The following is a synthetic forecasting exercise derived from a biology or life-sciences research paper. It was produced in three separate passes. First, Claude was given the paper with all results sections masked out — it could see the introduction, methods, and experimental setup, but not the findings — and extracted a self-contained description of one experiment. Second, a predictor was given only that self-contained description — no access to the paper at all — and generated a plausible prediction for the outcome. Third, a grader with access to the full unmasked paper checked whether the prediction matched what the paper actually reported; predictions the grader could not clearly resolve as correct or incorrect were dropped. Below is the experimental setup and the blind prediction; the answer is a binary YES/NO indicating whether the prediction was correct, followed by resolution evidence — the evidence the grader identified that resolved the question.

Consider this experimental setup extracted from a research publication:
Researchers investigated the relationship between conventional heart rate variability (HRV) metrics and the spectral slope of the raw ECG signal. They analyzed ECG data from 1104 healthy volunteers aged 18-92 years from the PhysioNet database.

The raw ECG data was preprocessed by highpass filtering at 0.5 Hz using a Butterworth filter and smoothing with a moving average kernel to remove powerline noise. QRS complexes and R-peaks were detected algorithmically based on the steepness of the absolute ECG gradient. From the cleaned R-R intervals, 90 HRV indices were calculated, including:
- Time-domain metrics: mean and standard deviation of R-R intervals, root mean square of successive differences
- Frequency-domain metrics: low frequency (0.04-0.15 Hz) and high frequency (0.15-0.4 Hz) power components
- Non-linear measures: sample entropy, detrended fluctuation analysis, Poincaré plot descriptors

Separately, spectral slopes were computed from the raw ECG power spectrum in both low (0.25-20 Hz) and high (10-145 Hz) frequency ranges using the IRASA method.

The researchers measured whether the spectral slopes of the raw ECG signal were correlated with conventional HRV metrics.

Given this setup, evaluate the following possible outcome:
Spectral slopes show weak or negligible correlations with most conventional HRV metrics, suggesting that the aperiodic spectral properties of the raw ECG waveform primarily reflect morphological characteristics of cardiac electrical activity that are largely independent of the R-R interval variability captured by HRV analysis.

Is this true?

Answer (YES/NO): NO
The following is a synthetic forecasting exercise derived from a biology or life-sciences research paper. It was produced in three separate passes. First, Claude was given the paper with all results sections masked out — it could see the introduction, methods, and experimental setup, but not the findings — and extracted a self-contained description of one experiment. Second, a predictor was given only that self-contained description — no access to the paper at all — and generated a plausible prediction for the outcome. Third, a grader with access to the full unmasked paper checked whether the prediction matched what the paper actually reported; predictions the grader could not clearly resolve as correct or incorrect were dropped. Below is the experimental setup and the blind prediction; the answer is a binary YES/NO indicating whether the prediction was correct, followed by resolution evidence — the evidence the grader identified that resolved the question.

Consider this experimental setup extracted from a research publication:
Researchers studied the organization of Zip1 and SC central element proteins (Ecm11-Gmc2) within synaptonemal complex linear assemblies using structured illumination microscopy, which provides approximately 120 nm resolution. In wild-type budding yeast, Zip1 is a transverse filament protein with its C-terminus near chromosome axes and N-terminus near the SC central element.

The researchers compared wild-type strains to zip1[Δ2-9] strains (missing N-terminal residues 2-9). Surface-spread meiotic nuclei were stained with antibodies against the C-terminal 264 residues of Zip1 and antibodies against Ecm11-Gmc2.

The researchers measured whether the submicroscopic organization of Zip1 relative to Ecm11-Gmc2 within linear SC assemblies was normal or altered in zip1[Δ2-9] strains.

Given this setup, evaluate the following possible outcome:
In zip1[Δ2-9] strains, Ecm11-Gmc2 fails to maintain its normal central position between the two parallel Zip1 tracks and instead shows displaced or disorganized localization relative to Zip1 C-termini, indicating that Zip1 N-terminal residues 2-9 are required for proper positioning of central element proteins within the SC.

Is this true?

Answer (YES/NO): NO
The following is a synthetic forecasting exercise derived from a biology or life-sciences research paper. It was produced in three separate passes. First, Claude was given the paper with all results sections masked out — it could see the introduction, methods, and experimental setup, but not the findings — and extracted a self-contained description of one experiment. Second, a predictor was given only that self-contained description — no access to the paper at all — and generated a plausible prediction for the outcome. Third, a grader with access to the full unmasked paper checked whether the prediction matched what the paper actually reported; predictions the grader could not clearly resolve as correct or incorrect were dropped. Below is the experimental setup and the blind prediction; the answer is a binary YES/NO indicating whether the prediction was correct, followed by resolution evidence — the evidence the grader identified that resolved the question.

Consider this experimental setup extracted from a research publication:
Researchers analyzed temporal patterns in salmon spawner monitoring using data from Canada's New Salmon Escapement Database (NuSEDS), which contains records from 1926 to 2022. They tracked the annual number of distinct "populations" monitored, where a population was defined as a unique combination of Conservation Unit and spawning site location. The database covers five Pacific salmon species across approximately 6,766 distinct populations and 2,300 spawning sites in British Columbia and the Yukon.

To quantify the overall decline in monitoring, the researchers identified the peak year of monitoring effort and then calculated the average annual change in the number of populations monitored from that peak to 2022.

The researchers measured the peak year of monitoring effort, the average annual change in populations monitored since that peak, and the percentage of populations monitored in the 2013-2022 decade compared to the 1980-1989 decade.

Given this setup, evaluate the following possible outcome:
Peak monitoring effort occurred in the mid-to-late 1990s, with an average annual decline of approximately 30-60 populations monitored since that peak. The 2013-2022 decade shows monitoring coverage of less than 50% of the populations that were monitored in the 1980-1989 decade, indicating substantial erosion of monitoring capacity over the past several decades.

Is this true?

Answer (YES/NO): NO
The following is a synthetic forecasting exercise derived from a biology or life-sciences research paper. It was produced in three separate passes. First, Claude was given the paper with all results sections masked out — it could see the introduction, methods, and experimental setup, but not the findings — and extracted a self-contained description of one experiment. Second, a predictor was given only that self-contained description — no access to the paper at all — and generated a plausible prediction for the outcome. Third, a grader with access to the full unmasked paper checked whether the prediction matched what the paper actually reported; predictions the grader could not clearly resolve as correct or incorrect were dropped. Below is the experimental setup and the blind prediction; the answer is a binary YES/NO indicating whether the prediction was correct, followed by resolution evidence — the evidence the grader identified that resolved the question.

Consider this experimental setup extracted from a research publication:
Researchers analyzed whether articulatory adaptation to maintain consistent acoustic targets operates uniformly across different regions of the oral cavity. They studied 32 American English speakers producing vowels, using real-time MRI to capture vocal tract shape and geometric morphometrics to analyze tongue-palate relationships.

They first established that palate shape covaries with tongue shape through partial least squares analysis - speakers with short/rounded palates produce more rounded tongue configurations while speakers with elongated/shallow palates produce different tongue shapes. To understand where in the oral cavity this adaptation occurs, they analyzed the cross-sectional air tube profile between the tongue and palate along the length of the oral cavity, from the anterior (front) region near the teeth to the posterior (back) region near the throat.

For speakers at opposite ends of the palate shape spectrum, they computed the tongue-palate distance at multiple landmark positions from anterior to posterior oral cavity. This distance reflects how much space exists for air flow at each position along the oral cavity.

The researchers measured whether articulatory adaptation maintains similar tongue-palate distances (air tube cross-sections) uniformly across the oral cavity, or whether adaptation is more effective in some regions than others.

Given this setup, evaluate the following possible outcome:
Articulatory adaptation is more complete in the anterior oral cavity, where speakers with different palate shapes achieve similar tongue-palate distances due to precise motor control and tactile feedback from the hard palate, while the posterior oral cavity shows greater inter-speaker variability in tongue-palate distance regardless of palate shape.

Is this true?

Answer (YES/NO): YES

────────────────────

Copy every entry exactly, leaving nothing out.

The following is a synthetic forecasting exercise derived from a biology or life-sciences research paper. It was produced in three separate passes. First, Claude was given the paper with all results sections masked out — it could see the introduction, methods, and experimental setup, but not the findings — and extracted a self-contained description of one experiment. Second, a predictor was given only that self-contained description — no access to the paper at all — and generated a plausible prediction for the outcome. Third, a grader with access to the full unmasked paper checked whether the prediction matched what the paper actually reported; predictions the grader could not clearly resolve as correct or incorrect were dropped. Below is the experimental setup and the blind prediction; the answer is a binary YES/NO indicating whether the prediction was correct, followed by resolution evidence — the evidence the grader identified that resolved the question.

Consider this experimental setup extracted from a research publication:
Researchers investigated the relationship between conventional heart rate variability (HRV) metrics and the spectral slope of the raw ECG signal. They analyzed ECG data from 1104 healthy volunteers aged 18-92 years from the PhysioNet database.

The raw ECG data was preprocessed by highpass filtering at 0.5 Hz using a Butterworth filter and smoothing with a moving average kernel to remove powerline noise. QRS complexes and R-peaks were detected algorithmically based on the steepness of the absolute ECG gradient. From the cleaned R-R intervals, 90 HRV indices were calculated, including:
- Time-domain metrics: mean and standard deviation of R-R intervals, root mean square of successive differences
- Frequency-domain metrics: low frequency (0.04-0.15 Hz) and high frequency (0.15-0.4 Hz) power components
- Non-linear measures: sample entropy, detrended fluctuation analysis, Poincaré plot descriptors

Separately, spectral slopes were computed from the raw ECG power spectrum in both low (0.25-20 Hz) and high (10-145 Hz) frequency ranges using the IRASA method.

The researchers measured whether the spectral slopes of the raw ECG signal were correlated with conventional HRV metrics.

Given this setup, evaluate the following possible outcome:
Spectral slopes show weak or negligible correlations with most conventional HRV metrics, suggesting that the aperiodic spectral properties of the raw ECG waveform primarily reflect morphological characteristics of cardiac electrical activity that are largely independent of the R-R interval variability captured by HRV analysis.

Is this true?

Answer (YES/NO): NO
The following is a synthetic forecasting exercise derived from a biology or life-sciences research paper. It was produced in three separate passes. First, Claude was given the paper with all results sections masked out — it could see the introduction, methods, and experimental setup, but not the findings — and extracted a self-contained description of one experiment. Second, a predictor was given only that self-contained description — no access to the paper at all — and generated a plausible prediction for the outcome. Third, a grader with access to the full unmasked paper checked whether the prediction matched what the paper actually reported; predictions the grader could not clearly resolve as correct or incorrect were dropped. Below is the experimental setup and the blind prediction; the answer is a binary YES/NO indicating whether the prediction was correct, followed by resolution evidence — the evidence the grader identified that resolved the question.

Consider this experimental setup extracted from a research publication:
Researchers studied the organization of Zip1 and SC central element proteins (Ecm11-Gmc2) within synaptonemal complex linear assemblies using structured illumination microscopy, which provides approximately 120 nm resolution. In wild-type budding yeast, Zip1 is a transverse filament protein with its C-terminus near chromosome axes and N-terminus near the SC central element.

The researchers compared wild-type strains to zip1[Δ2-9] strains (missing N-terminal residues 2-9). Surface-spread meiotic nuclei were stained with antibodies against the C-terminal 264 residues of Zip1 and antibodies against Ecm11-Gmc2.

The researchers measured whether the submicroscopic organization of Zip1 relative to Ecm11-Gmc2 within linear SC assemblies was normal or altered in zip1[Δ2-9] strains.

Given this setup, evaluate the following possible outcome:
In zip1[Δ2-9] strains, Ecm11-Gmc2 fails to maintain its normal central position between the two parallel Zip1 tracks and instead shows displaced or disorganized localization relative to Zip1 C-termini, indicating that Zip1 N-terminal residues 2-9 are required for proper positioning of central element proteins within the SC.

Is this true?

Answer (YES/NO): NO
The following is a synthetic forecasting exercise derived from a biology or life-sciences research paper. It was produced in three separate passes. First, Claude was given the paper with all results sections masked out — it could see the introduction, methods, and experimental setup, but not the findings — and extracted a self-contained description of one experiment. Second, a predictor was given only that self-contained description — no access to the paper at all — and generated a plausible prediction for the outcome. Third, a grader with access to the full unmasked paper checked whether the prediction matched what the paper actually reported; predictions the grader could not clearly resolve as correct or incorrect were dropped. Below is the experimental setup and the blind prediction; the answer is a binary YES/NO indicating whether the prediction was correct, followed by resolution evidence — the evidence the grader identified that resolved the question.

Consider this experimental setup extracted from a research publication:
Researchers analyzed temporal patterns in salmon spawner monitoring using data from Canada's New Salmon Escapement Database (NuSEDS), which contains records from 1926 to 2022. They tracked the annual number of distinct "populations" monitored, where a population was defined as a unique combination of Conservation Unit and spawning site location. The database covers five Pacific salmon species across approximately 6,766 distinct populations and 2,300 spawning sites in British Columbia and the Yukon.

To quantify the overall decline in monitoring, the researchers identified the peak year of monitoring effort and then calculated the average annual change in the number of populations monitored from that peak to 2022.

The researchers measured the peak year of monitoring effort, the average annual change in populations monitored since that peak, and the percentage of populations monitored in the 2013-2022 decade compared to the 1980-1989 decade.

Given this setup, evaluate the following possible outcome:
Peak monitoring effort occurred in the mid-to-late 1990s, with an average annual decline of approximately 30-60 populations monitored since that peak. The 2013-2022 decade shows monitoring coverage of less than 50% of the populations that were monitored in the 1980-1989 decade, indicating substantial erosion of monitoring capacity over the past several decades.

Is this true?

Answer (YES/NO): NO
The following is a synthetic forecasting exercise derived from a biology or life-sciences research paper. It was produced in three separate passes. First, Claude was given the paper with all results sections masked out — it could see the introduction, methods, and experimental setup, but not the findings — and extracted a self-contained description of one experiment. Second, a predictor was given only that self-contained description — no access to the paper at all — and generated a plausible prediction for the outcome. Third, a grader with access to the full unmasked paper checked whether the prediction matched what the paper actually reported; predictions the grader could not clearly resolve as correct or incorrect were dropped. Below is the experimental setup and the blind prediction; the answer is a binary YES/NO indicating whether the prediction was correct, followed by resolution evidence — the evidence the grader identified that resolved the question.

Consider this experimental setup extracted from a research publication:
Researchers analyzed whether articulatory adaptation to maintain consistent acoustic targets operates uniformly across different regions of the oral cavity. They studied 32 American English speakers producing vowels, using real-time MRI to capture vocal tract shape and geometric morphometrics to analyze tongue-palate relationships.

They first established that palate shape covaries with tongue shape through partial least squares analysis - speakers with short/rounded palates produce more rounded tongue configurations while speakers with elongated/shallow palates produce different tongue shapes. To understand where in the oral cavity this adaptation occurs, they analyzed the cross-sectional air tube profile between the tongue and palate along the length of the oral cavity, from the anterior (front) region near the teeth to the posterior (back) region near the throat.

For speakers at opposite ends of the palate shape spectrum, they computed the tongue-palate distance at multiple landmark positions from anterior to posterior oral cavity. This distance reflects how much space exists for air flow at each position along the oral cavity.

The researchers measured whether articulatory adaptation maintains similar tongue-palate distances (air tube cross-sections) uniformly across the oral cavity, or whether adaptation is more effective in some regions than others.

Given this setup, evaluate the following possible outcome:
Articulatory adaptation is more complete in the anterior oral cavity, where speakers with different palate shapes achieve similar tongue-palate distances due to precise motor control and tactile feedback from the hard palate, while the posterior oral cavity shows greater inter-speaker variability in tongue-palate distance regardless of palate shape.

Is this true?

Answer (YES/NO): YES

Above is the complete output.